Because infected people can spread the virus when pre-symptomatic, and because testing cannot be sufficiently fast and accurate, it is imperative to trace potentially exposed contacts. The human effort of trained contact tracers involves highly laborious interviewing jobs that are difficult to scale. Yet they can be aided by apps that make good use of Bluetooth technology to trace at-risk contacts on the basis of time-bound sustained proximity. These apps would also help infected cases recall and log where they have been (and with whom).

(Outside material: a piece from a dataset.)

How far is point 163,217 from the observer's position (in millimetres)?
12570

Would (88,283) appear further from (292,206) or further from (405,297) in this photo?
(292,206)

Apps for proximity tracing and exposure notification should preserve privacy to earn user trust, so that they have any chance of being used by a large majority of the population. First, they should employ Bluetooth beaconing rather than location; second, the user’s daily random exposure key, which generates the frequently changing (say, every 5 minutes) broadcasted proximity identifiers should be kept on-device; third, the data should be decrypted only when a user tests positive and has given consent (which should be granular in time, to preserve the privacy of contacts at home, for example), at which point their exposure keys are uploaded into backend servers which act as storage and communication systems; and fourth, the matching of exposure keys should be done by each phone locally (via the daily downloading of the keys from people with confirmed infections). Moreover, the apps should run in the background and avoid draining phone batteries, the codes be open source and thus open to scrutiny, and all identifiers and keys stored only for as long as necessary (typically, 14 days). These considerations are advocated by the decentralized privacy-preserving proximity tracing (DP3T) system9, supported by an international consortium of technologists, legal experts, epidemiologists and engineers, and are met by the exposure-notification framework10 being jointly implemented by Apple and Google. Interview-based contact tracing aided by exposure notification technology needs to find around 60% of at-risk contacts (the estimated level of herd immunity) to be effective, so that they can self-quarantine and be tested before potentially infecting others. This will require interoperable systems and apps, and transparent communication to the public. Still, solid evidence that they can be effective is currently lacking and should be generated11. Also, false positives (such as neighbours on the other side of the bedroom wall) would need to be managed. And false negatives (such as a sneezing passer-by or the odd ‘superspreader’ at the back of the bus) are sufficient reasons to mandate the public use of masks, especially in places where many confirmed cases remain.

Beyond testing and proximity-tracing technology, healthcare apps that allow people to self-report symptoms and confirmed infections anonymously could aid public health systems to find blind spots of disease transmission. Future privacy-minded apps that share data from smartwatches (elevated resting heart rate and sleep duration helped detect influenza-like illness in real time12, and the DETECT study (https://detectstudy.org), which has now enrolled over 20,000 people, might eventually do the same for COVID-19) could also help to detect early spots of disease to then target them with increased testing efforts and public health measures. Lockdowns are buying the world time for that. Yet technology can only go so far; agile action requires epidemiological surveillance and preparedness. These should also be sustained.